Наступили тревожные дни. Беглецы из южных викариатов спешили покинуть Ломбардию Говорили, что весь север Италии находится во власти Франции. Старик решил укрыться в Швейцарии. Начались скитания вдоль берегов Тичино. От самого Прато, через Дацию Гранде и Киоту – извилистыми путями на Бруньяско, Альтанну и Ронно. Приехали в район озера Ритом и там остановились.

Вечером, когда семья Паганини села ужинать, послышался стук колес. К маленькой гостинице подкатил в коляске русский генерал с двумя офицерами. Четыре конных ординарца сопровождали коляску. Антонио вскочил и подбежал к окну. Значит, и тут нет покоя! Русские войска, пришедшие на помощь Австрии, идут против французской революции, быть может они свернут шею генералу Бонапарту, – но кто знает, как они отнесутся к мирным путешественникам!

Русский генерал занял весь нижний этаж Паганини с вещами выкинули в конюшню. В селении громко поговаривали о том, что неподалеку на горах расставлены русские пушки и скоро весь берег озера Ритом превратится в яму, изрытую ядрами.
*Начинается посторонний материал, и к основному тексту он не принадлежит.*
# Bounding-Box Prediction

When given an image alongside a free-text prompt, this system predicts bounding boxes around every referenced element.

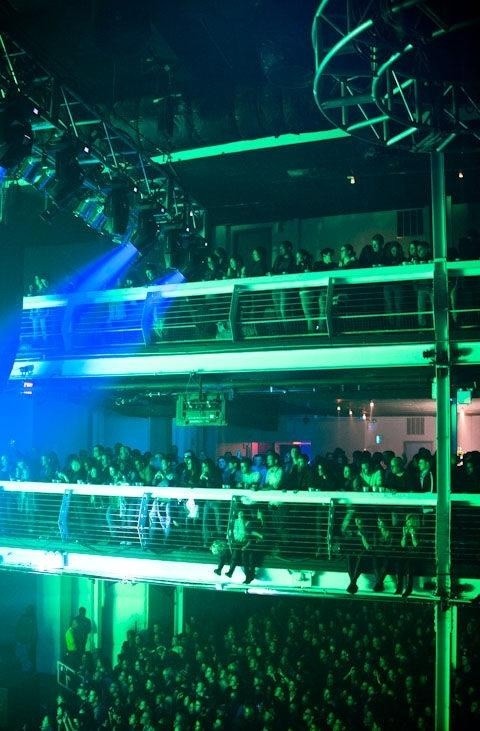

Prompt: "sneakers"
[346,582,410,598]
[214,568,255,583]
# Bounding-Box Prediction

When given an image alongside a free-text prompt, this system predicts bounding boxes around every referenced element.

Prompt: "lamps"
[0,29,211,281]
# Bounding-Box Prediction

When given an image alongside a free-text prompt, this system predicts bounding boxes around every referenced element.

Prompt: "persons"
[23,231,459,345]
[13,595,480,731]
[1,438,480,600]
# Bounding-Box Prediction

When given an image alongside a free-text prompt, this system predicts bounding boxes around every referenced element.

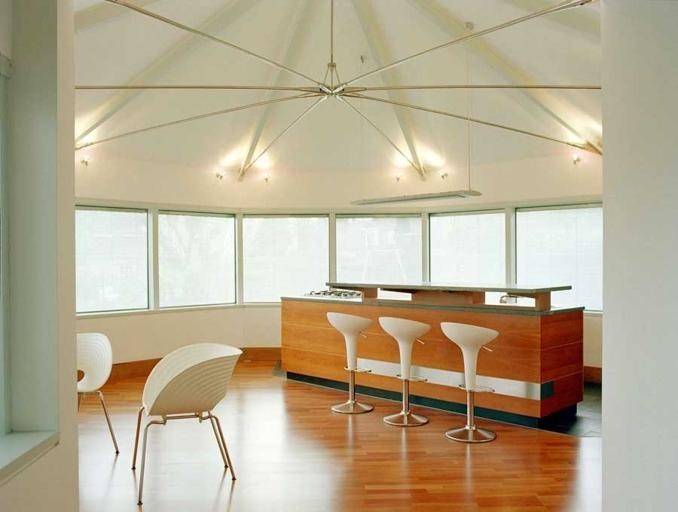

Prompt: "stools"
[326,308,501,444]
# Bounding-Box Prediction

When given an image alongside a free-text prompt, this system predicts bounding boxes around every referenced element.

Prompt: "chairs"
[74,331,121,458]
[129,342,243,506]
Перед наступлением ночи русские солдаты пели песни, пили огромными ковшами противное кислое вино, смотрели в окна, ждали кого-то.

Под утро внезапно все переменилось. На заре старый Паганини высунул голову из ворот конюшни и увидел во дворе хозяина гостиницы. Тот весело мигнул синьору Антонио и сказал:

– Господин парикмахер, медведи и казаки уехали, за ними приезжал верховой.

Снова дорога замелькала снежными склонами, поющими под ветром соснами и елями. Застывали руки, зябли ноги, лицо обдавал суровый ветер. Коляска тряслась по ухабам.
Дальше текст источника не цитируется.